The gist of it is that you keep all currently known
copy targets (e.g. branches, tags) in a tree. For
each revision, you walk that tree to find the affected
sub-tree. The LRU path gets optimized to speed up
the next look-up.

A usually fixed repo layout plus typical change
patterns result in a quasi-constant processing
time for each revision - independent from the
number of copies already found.

Things become much simpler and faster if you
eliminate string operations and use path IDs
instead. TSVN does an "svn log" at over 10M
revs per second.
>>> Storage of successor IDs is essentially a cache of the result of the
>>> inversion of the predecessor relation between all node-revisions.
>>> This inversion is a *very* expensive operation (follow every node
>>> that ever existed in the repository from its most recent revision
>>> back to the revision it was created in).
>> Not true. At least the "*very* expensive" part.
>> Log -v takes about 1min for AFS over ra_local.
>> Building any of the index data described below
>> can be done in<  10s.
> Any of it (if so, which parts?), or all of it?
All of it, of course. The expensive part is "svn log -v"
which may be expensive on slow disks. Everything
else is just writing a few MB of data.
>> I propose a modified version of TSVN's log cache
>> data structure. The adaptations:
>>
>> * split into multiple files to reduce modification overhead
>> * remove rev-prop-dependent information (log comment,
>>    author, timestamp)
>> * add the reverse copy info
>> * simplify the data structures
> This looks very interesting.
>
> What about FSFS-specific requirements?
See assumptions above, this may require a different
data structure. But I think that noderev dependencies
will turn out to be redundant if you have a log cache
and access to the skip-delta forwards dependencies.
> It sounds like you avoid those by storing data in semantics of the repos
> layer (path@revision) instead of the FS layer (node-revision-id)?
Yes.
> In this case separate implementations for FSFS and BDB aren't needed.
> This could be an advantage (e.g. third party FS implementations
> wouldn't need to change to support this).
It also eliminates on of the performance weaknesses
of SVN today: A log on some old / seldom changed
path can take a very long time.
>
> I'll think about this some more, thanks.
>
Welcome ;)

-- Stefan^2.

Re: server-side log cache

Posted by Stefan Fuhrmann <eq...@web.de>.

On 30.09.2011 18:19, Stefan Sperling wrote:
> On Thu, Sep 22, 2011 at 08:43:14PM +0200, Stefan Fuhrmann wrote:
>>>>> This looks very interesting.
>>>>>
>>>>> What about FSFS-specific requirements?
>>>> See assumptions above, this may require a different
>>>> data structure. But I think that noderev dependencies
>>>> will turn out to be redundant if you have a log cache
>>>> and access to the skip-delta forwards dependencies.
>>>>> It sounds like you avoid those by storing data in semantics of the repos
>>>>> layer (path@revision) instead of the FS layer (node-revision-id)?
>>>> Yes.
>>>>> In this case separate implementations for FSFS and BDB aren't needed.
========
Can you retype the passage of the log cache discussion that starts with "A usually fixed" and goes on through "between all node-revisions.", keeping every word and mark unchanged?

__INFORMATION SHOWN__.
========
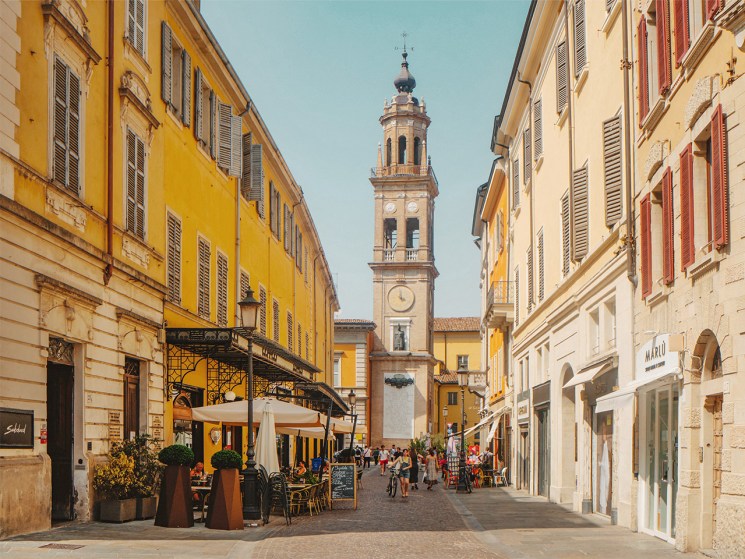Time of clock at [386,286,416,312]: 3:58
========
__RESPONSE__.
A usually fixed repo layout plus typical change
patterns result in a quasi-constant processing
time for each revision - independent from the
number of copies already found.

Things become much simpler and faster if you
eliminate string operations and use path IDs
instead. TSVN does an "svn log" at over 10M
revs per second.
>>> Storage of successor IDs is essentially a cache of the result of the
>>> inversion of the predecessor relation between all node-revisions.